Mr. Sylvain Sibomana, Interim Secretary General of FDU-Inkingi and Mr. Dominic Shyirambere were battered by the Police before being dumped in prison for the simple reason that they had gone to attend the hearing in the appeal case of Mrs Victoire Ingabire Umuhoza at the Supreme Court.
On the 10th of April 2013, a judge of the High Court of Gasabo ordered, at the request of the public prosecution, the extension of the provisional detention of 30 days and their transfer to Kimironko prison. The reasons given for the extension of their detention was to contain their “attempts to incite an uprising of the population against the government”. This has become a very serious crime against anyone who does not want to toe the official political line of RPF.

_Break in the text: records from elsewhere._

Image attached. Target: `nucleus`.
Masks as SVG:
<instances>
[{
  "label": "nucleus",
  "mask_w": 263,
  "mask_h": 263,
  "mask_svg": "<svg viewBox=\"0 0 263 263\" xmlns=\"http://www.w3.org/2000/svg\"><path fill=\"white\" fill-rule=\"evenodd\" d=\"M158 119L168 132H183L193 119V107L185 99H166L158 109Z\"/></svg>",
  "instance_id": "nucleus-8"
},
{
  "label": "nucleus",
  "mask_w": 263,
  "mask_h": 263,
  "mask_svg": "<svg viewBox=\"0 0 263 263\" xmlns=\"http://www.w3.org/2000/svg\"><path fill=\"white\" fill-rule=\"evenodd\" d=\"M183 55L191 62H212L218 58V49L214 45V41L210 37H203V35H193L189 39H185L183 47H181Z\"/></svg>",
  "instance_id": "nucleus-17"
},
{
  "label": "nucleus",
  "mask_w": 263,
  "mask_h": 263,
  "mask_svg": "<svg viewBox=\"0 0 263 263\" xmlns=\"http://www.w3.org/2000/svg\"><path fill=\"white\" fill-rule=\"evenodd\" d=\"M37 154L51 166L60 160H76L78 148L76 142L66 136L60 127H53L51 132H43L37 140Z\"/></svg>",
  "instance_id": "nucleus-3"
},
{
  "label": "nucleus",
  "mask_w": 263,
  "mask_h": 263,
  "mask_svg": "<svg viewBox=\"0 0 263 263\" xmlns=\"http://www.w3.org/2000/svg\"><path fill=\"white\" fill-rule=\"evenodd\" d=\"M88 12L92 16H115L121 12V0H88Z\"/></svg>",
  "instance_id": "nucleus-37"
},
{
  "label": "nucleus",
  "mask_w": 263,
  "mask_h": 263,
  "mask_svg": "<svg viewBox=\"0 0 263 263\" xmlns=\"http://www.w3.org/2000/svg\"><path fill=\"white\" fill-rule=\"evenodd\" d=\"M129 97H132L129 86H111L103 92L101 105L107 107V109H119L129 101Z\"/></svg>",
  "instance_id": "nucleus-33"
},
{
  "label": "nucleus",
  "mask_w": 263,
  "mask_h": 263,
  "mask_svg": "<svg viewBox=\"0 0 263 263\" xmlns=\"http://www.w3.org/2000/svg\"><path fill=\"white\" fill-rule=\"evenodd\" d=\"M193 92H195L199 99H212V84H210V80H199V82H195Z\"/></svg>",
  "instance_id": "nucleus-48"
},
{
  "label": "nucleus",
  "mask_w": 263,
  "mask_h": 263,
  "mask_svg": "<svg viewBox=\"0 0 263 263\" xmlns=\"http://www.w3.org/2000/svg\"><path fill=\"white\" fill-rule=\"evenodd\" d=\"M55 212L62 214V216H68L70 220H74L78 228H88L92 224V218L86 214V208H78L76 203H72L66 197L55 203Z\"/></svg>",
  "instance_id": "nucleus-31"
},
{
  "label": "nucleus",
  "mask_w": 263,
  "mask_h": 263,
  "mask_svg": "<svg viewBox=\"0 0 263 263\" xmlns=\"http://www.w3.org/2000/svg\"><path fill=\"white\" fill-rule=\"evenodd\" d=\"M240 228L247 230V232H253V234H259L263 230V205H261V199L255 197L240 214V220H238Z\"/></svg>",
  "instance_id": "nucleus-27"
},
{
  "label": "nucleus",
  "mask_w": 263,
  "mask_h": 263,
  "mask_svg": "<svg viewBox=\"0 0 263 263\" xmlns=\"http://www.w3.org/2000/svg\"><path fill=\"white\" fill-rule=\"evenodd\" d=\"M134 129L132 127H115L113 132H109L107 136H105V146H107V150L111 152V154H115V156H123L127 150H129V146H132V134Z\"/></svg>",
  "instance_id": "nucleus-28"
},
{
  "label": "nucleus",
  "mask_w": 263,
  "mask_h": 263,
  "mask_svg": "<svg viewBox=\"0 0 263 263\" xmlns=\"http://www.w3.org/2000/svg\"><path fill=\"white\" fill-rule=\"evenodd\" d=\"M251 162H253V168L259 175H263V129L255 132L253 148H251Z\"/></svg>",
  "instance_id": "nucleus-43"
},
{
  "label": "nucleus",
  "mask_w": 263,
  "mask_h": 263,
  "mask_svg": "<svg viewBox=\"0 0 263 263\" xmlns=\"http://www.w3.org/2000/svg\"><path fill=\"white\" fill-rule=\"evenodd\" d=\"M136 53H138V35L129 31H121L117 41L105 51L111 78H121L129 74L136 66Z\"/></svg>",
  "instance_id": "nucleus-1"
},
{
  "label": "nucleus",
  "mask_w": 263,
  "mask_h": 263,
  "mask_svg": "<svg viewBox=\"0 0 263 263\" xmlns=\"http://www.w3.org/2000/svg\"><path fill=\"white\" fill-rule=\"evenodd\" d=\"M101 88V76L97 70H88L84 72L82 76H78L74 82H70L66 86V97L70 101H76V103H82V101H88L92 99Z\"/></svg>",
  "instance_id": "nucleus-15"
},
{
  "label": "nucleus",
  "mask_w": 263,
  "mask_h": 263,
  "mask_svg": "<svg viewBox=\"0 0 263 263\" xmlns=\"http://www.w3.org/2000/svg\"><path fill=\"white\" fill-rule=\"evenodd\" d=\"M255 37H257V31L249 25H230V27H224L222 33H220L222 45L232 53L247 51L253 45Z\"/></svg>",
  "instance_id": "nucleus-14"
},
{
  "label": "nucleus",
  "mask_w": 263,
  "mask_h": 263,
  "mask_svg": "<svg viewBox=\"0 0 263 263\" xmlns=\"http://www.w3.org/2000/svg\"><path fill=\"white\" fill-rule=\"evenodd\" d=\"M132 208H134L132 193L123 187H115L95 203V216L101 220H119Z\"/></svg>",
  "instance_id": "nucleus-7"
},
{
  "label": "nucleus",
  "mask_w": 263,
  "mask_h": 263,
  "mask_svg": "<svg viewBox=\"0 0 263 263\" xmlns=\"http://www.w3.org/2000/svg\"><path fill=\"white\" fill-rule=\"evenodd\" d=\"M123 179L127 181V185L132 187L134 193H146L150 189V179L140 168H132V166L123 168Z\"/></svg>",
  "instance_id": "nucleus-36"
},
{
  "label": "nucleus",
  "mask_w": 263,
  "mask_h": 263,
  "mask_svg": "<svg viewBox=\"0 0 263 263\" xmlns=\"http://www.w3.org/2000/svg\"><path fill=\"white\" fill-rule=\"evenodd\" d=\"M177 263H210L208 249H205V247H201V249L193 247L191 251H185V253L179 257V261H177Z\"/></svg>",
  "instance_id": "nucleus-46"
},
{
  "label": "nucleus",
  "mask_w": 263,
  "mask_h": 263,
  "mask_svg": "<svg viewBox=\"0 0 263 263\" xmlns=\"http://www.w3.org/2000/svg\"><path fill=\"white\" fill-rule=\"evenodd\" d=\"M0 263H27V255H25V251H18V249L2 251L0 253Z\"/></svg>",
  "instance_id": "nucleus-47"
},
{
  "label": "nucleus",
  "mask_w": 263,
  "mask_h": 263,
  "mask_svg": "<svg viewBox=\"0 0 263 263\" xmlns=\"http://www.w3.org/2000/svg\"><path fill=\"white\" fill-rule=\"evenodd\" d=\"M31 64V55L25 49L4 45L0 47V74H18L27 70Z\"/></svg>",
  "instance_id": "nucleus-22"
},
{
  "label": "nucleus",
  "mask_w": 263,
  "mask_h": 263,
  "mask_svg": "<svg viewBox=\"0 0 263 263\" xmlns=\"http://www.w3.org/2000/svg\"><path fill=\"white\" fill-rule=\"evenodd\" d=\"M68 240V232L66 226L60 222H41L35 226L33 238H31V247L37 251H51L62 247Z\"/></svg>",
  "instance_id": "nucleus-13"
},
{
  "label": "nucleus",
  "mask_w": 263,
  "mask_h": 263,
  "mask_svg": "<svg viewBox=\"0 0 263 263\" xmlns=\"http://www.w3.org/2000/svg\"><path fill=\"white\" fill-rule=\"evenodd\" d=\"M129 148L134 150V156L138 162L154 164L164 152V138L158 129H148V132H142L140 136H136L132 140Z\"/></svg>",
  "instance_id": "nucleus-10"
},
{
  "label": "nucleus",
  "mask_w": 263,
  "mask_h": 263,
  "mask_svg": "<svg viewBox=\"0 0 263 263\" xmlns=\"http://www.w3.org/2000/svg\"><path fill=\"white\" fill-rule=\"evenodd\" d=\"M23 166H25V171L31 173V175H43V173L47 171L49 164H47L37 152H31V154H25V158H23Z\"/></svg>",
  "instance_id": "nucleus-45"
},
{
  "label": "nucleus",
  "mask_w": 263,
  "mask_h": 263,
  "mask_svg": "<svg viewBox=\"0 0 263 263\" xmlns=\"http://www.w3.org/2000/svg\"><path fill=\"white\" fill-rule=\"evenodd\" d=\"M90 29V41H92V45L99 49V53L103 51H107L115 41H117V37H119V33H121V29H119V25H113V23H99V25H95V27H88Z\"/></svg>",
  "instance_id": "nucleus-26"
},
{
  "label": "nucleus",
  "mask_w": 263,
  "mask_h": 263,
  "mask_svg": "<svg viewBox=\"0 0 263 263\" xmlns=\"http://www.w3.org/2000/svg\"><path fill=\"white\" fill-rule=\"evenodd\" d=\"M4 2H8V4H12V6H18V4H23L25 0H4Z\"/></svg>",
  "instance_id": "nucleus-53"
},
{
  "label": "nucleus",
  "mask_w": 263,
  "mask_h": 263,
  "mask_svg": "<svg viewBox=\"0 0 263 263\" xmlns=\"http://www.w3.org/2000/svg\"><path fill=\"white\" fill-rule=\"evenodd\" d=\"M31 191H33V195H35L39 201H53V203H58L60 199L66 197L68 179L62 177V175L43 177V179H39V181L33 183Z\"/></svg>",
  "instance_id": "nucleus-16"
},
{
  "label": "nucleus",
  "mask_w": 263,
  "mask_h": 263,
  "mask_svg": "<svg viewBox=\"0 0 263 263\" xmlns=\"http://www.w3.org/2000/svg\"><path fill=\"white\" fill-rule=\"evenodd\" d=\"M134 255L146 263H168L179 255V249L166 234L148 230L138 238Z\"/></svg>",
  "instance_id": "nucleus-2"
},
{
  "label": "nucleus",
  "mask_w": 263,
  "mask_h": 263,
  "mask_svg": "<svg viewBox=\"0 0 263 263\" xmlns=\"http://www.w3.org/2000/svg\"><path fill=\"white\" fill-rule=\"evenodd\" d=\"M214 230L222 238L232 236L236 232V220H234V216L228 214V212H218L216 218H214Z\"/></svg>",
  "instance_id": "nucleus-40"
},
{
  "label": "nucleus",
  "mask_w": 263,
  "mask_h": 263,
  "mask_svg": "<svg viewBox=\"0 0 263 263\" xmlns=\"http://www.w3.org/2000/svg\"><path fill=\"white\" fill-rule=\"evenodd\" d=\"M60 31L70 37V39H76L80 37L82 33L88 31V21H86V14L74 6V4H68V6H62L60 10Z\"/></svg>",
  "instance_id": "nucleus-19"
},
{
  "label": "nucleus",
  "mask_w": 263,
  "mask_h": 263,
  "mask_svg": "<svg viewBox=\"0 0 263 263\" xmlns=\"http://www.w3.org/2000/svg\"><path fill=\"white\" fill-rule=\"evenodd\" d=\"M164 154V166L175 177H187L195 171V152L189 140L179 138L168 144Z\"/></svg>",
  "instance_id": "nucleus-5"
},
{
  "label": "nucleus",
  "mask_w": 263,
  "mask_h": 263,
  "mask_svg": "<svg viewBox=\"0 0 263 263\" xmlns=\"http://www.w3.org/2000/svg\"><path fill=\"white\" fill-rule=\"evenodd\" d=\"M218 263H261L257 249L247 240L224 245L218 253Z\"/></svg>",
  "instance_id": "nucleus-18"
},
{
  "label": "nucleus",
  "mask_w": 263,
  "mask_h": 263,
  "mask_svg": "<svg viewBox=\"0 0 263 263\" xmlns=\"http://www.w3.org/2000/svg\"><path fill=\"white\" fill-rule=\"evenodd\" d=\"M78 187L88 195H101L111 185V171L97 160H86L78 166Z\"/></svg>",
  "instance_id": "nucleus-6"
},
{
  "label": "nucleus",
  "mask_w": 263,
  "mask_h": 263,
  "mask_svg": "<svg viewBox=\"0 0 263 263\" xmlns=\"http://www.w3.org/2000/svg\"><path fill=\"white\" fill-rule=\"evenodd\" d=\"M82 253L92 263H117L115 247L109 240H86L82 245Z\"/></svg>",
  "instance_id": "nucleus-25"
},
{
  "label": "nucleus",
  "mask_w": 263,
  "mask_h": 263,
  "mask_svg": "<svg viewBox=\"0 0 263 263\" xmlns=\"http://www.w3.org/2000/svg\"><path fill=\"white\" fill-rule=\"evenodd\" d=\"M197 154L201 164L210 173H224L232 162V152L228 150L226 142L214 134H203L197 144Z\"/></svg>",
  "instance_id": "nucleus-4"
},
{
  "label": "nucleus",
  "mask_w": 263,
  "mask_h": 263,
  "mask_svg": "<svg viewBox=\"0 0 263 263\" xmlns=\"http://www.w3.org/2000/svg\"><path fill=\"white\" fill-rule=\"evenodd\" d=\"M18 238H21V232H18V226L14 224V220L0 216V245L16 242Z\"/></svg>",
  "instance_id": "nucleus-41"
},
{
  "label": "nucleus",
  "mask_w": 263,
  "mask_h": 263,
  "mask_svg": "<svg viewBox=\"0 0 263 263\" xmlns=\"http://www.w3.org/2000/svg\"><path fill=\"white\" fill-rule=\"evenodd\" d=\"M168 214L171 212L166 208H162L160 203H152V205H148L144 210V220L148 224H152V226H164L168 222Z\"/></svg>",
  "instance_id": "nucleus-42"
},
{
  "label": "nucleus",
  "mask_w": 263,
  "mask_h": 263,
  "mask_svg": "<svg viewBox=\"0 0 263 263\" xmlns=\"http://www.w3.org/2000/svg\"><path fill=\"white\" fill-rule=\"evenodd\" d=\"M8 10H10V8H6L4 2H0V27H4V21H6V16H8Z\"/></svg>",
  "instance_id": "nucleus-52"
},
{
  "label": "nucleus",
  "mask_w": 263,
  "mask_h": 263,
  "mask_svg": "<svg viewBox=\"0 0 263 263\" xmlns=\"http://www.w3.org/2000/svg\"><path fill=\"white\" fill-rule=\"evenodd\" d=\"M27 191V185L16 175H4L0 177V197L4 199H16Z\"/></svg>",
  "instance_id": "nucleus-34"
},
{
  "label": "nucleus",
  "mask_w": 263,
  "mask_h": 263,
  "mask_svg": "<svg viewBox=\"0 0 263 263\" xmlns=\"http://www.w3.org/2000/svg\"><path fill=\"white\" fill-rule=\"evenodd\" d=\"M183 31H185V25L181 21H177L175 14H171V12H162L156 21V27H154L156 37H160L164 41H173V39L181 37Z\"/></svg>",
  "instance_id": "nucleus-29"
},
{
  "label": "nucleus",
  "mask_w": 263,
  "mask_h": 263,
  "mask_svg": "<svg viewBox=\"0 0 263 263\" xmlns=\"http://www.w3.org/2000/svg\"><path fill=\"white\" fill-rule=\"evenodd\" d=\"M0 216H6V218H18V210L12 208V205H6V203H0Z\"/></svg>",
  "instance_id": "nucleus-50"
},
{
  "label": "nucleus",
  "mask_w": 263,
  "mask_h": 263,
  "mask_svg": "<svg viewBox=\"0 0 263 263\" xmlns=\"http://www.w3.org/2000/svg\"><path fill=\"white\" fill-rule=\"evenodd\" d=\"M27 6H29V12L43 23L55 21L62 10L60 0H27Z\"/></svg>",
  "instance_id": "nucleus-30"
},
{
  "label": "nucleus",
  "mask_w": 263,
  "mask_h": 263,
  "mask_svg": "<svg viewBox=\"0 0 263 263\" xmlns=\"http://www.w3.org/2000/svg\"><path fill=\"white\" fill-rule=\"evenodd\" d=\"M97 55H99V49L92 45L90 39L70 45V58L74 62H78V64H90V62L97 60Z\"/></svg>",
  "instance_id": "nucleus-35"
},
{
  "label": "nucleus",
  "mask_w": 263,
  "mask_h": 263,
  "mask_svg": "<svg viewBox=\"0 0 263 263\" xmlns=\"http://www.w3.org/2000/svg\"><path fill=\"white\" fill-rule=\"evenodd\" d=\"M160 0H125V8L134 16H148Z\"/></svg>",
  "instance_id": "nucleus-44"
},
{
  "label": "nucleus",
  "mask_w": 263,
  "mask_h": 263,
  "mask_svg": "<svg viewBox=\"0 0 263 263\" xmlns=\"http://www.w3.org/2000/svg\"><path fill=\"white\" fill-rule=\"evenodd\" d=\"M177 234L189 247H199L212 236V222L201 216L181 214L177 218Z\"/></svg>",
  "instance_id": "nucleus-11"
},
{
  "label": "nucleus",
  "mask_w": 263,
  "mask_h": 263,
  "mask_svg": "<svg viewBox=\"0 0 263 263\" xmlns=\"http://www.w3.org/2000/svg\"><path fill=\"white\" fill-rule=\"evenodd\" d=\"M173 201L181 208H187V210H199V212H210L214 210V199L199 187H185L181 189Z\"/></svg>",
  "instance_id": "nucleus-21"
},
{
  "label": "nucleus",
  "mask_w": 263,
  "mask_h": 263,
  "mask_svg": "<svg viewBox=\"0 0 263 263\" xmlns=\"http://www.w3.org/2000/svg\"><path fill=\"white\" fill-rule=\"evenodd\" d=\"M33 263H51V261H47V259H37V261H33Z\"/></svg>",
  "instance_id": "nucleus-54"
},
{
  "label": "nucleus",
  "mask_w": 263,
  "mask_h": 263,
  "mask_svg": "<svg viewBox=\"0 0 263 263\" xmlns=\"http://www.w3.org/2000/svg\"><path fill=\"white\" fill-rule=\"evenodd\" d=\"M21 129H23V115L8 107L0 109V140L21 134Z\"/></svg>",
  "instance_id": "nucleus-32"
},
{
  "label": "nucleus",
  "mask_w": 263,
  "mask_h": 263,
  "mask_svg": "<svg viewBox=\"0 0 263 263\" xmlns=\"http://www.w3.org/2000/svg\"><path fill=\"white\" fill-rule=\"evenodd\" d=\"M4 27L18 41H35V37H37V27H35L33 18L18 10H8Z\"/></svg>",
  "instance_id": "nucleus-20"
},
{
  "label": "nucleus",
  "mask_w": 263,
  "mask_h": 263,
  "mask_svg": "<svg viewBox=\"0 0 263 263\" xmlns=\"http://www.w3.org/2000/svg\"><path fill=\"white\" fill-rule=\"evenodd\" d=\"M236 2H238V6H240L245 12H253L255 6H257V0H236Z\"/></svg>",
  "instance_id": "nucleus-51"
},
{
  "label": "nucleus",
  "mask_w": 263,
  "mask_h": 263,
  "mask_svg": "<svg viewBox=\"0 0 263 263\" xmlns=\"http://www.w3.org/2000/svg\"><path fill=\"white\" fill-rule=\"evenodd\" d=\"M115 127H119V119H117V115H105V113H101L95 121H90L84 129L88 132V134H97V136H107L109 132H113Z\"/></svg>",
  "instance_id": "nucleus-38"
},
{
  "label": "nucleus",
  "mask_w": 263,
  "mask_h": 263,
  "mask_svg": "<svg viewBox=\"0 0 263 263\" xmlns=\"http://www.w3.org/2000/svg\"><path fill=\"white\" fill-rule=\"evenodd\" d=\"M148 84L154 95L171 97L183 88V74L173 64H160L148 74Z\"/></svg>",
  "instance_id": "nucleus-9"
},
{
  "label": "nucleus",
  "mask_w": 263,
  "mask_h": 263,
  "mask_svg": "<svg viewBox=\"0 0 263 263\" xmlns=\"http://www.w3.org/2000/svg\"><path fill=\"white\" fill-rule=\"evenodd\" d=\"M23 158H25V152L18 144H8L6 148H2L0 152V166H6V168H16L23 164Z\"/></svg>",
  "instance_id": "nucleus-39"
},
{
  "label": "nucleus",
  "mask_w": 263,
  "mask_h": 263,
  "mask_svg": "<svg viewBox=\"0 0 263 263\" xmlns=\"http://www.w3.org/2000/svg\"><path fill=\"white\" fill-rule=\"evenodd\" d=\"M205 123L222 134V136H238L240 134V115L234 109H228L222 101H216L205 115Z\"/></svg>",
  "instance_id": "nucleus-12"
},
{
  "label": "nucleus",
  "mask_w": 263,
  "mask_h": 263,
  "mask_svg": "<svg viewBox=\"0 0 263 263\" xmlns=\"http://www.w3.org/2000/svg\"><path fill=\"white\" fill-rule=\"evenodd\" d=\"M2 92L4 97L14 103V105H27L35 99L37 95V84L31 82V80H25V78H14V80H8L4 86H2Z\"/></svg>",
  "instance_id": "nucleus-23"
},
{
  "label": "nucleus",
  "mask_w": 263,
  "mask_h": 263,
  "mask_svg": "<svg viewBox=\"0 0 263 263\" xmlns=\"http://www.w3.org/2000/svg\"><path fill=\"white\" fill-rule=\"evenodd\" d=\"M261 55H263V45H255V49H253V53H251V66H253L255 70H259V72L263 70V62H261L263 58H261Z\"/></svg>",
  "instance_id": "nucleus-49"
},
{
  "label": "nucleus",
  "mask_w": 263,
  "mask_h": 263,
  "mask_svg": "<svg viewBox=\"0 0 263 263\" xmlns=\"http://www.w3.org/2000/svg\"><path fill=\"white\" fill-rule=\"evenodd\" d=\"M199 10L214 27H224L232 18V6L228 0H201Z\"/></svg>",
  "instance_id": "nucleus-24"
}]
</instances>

The Rwandan Constitution gives right to every citizen to appeal against the extension of the provisional detention. Sylvain and Dominique appealed against the extension as soon as the decision of the judge was made. The High Court has remained silent as if it was waiting for the legal 30 days to expire so that the appeal case becomes outdated.
In the meantime, Sylvain Sibomana was summoned to appear at the High Court of Karongi on the 2nd of April 2013, in relation to another court case in which 7 co-defendants are accused of having met Sylvain Sibomana on the 15th of September 2012. One can hardly understand how the court could summon someone to take part in a court case in which he has never been questioned by the Criminal Investigation Department or by the Public Prosecution. Sylvain Sibomana was never allowed by the Kimironko prison authorities to respond to the summons to appear in the court case of Karongi.
Substantives hearings were to start at the beginning of March 2013 in the case against the 7 co-defendants i.e. Mutuyimana Anselme, Uwiringiyimana Venuste, Ufitamahoro Norbert, Twizeyimana Valens, Nahimana Marcel, Byukusenge Emmanuel and Gasengayire Leonille, in which they are accused of having met the Secretary General of FDU-Inkingi. The Public Prosecution had considered the meeting to be a subversive activity. They have been behind bars for the last 9 months.
When hearing started the Counsel for the accused, Bimenyimana Emmanuel pointed out that the said court did not have the legal competence to try them on the charges they are alleged to have committed. The counsel pointed out that they had to be tried by a lower court. After consideration of the counsel argument, the judge decided that only Mutuyimana Anselme would appear before that High court, because he was co-author in the crime, while the rest would be tried by a lower court.
Despite the decision of the court , the 6 accused (Uwiringiyimana Venuste, Ufitamahoro Norbert, Twizeyimana Valens, Nahimana Marcel, Byukusenge Emmanuel and Gasengayire Leonille), are held illegally because the Prosecution has not referred them to a lower court or provisionally released them. They have appealed against this illegal detention without success.
On the 24th of April 2013, the defence counsel wrote to the President of the High Court of Karongi to denounce the illegality of the detention. However the court registrar refused to accept the letter, under the pretext that the counsel had not attached a copy of the judgement. When the counsel asked the High Court of Karongi to give him a copy of the judgement, the relevant court authority refused to give him the copy on the pretext that the judgement had not yet been proofread and signed by the judges.
This ping pong game demonstrates bad faith on the part of the Prosecution in complicity with the judges to keep the accused in jail and thus deny them their right to equitable justice.
FDU-Inkingi calls for the end of this illegal detention of the 6 accused. It is beyond understanding that a government would keep a stony silence to calls to end the plight of people held illegally in its jail.
FDU-Inkingi denounces once again, the lack of independence of the judiciary that has been unable to give equal rights to the defence and the prosecution. This has been demonstrated particularly in cases involving members of the opposition. The latter are treated as pariah without rights. This shows again that the Rwandan justice system still has a long way to go.